The business-to-business portal is the first of its kind and compares loan products that many business owners and entrepreneurs don’t even know are available to them. These include merchant cash advance, unsecured SME loans, invoice discounting and asset finance. By Staff Writer
It is the brainchild of the founders of the financial comparison website for consumers, Fincheck, launched earlier this year.
“Capital and financing is vital for a small business to scale. We recognised the need to house all loan options available to SMEs in one portal and provide accurate information about the terms, nature, requirements and costs of these products for business owners to compare. And so, Fincheck Business was born," says Michael Bowren, Fincheck CEO.
A merchant cash advance (MCA) is not technically a loan, but it allows a business to get much-needed funds for cash flow, operations and revenue-generating activities like marketing, expanding and acquiring stock. The business receives a cash advance, based on previous turnover. The cash advance is made upfront as a lump sum with no fixed interest rate and no fixed repayment term. Repayment is made via a small, fixed percentage of incoming transactions until the cash advance is paid off.
SMEs can go for unsecured SME loans which do not require them to own an asset – they do not need collateral. A business that urgently needs cash flow may consider this loan option. Lenders will base their decision on a business’ credit report, income history and income potential. There are very definite advantages and disadvantages to unsecured SME loans that the business owner must thoroughly investigate first.
In South Africa, invoice discounting is a popular option for merchants to improve their cash flow. By taking out a loan against their sent invoices, it works like bridging finance. Invoice discounting can be a relevant option for a business when its capital is tied up in stock or when it is working on customer payment terms of 30, 60 and even 90 days.

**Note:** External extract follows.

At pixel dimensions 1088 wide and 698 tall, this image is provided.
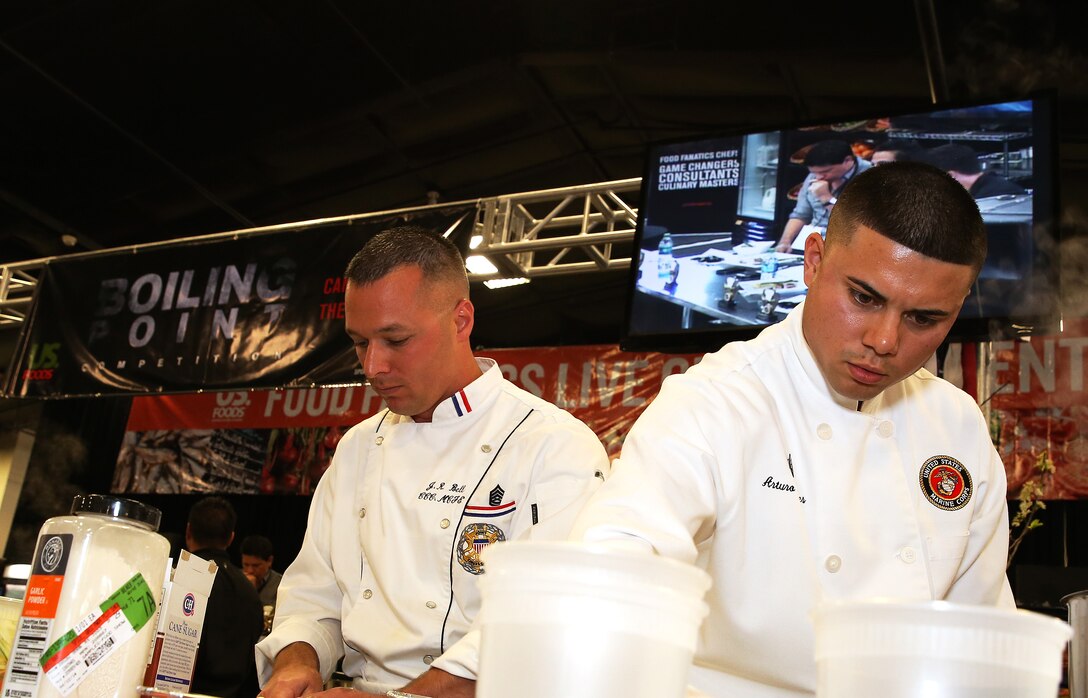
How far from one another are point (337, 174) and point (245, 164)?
1.70 feet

Companies with a consistent turnover of over R100 000, that have established supply chain structures and reliable systems for collecting payments are most likely to be suitable for invoice discounting. It is a great resource for an SME to continue operations, but it must be handled responsibly.
Asset finance is used to buy assets, such as equipment, that are vital for a business to function and grow. Smaller payments are made and spread out over a period of time. Because one big lump sum doesn’t have to be paid up front, working capital is freed up for other important business needs.

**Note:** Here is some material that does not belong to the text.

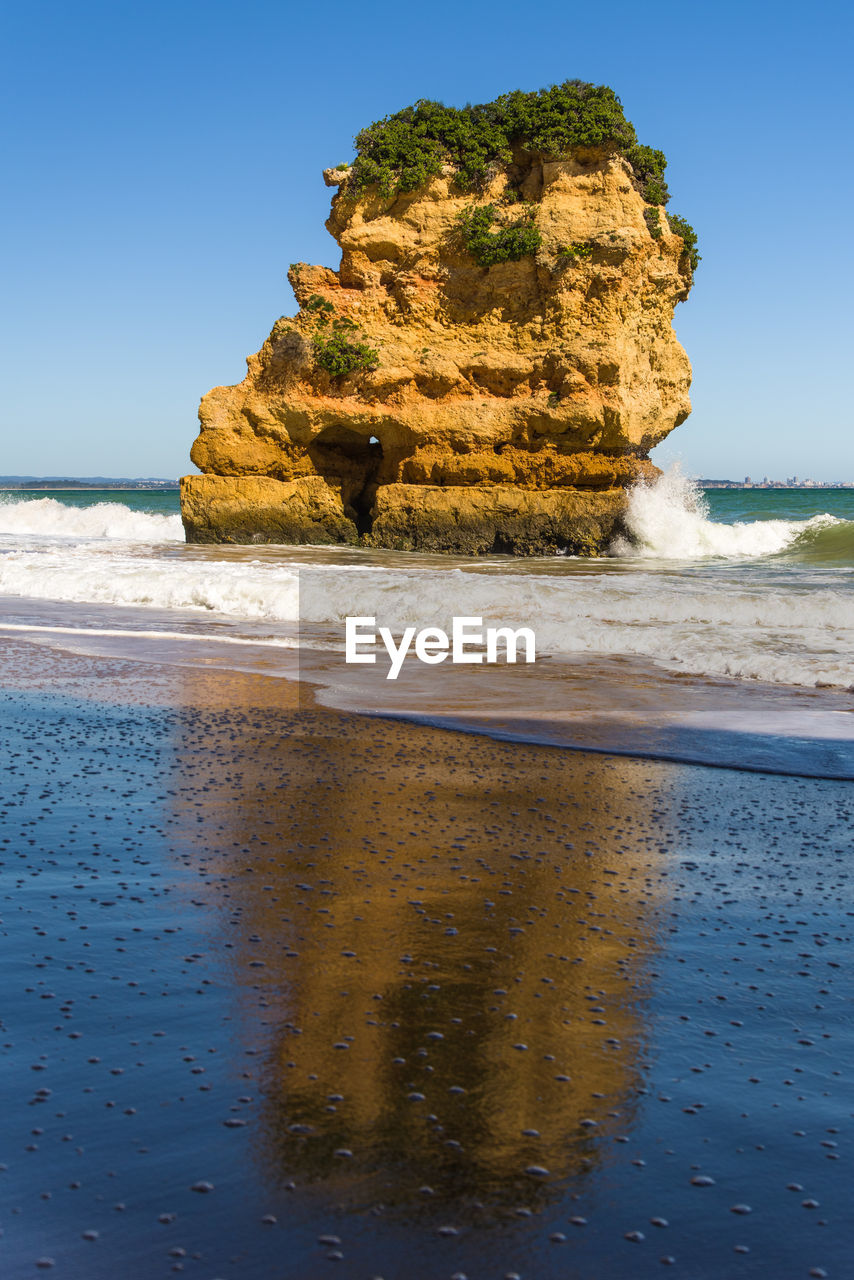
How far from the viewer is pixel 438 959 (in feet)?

“We found that many small business owners are taking out personal loans to finance their businesses because they don’t know that other options exist. This tends to put a business poised for growth into survival mode and seldom leads to its expansion and sustainability," csays.
“SMEs are supposed to be the drivers of South Africa’s economy, but the hurdles they face when it comes to accessing not only finance, but reliable information about finance, are significant.”
Fincheck Business aims to provide accurate information about accredited and credible providers so SMEs can make an informed decision about the most appropriate financing option for their business.
"We have unpacked in great detail the specific requirements, advantages and disadvantages of each financing option. We want to educate and inform, and help SMEs scale and grow in a sustainable way,” says Bowren.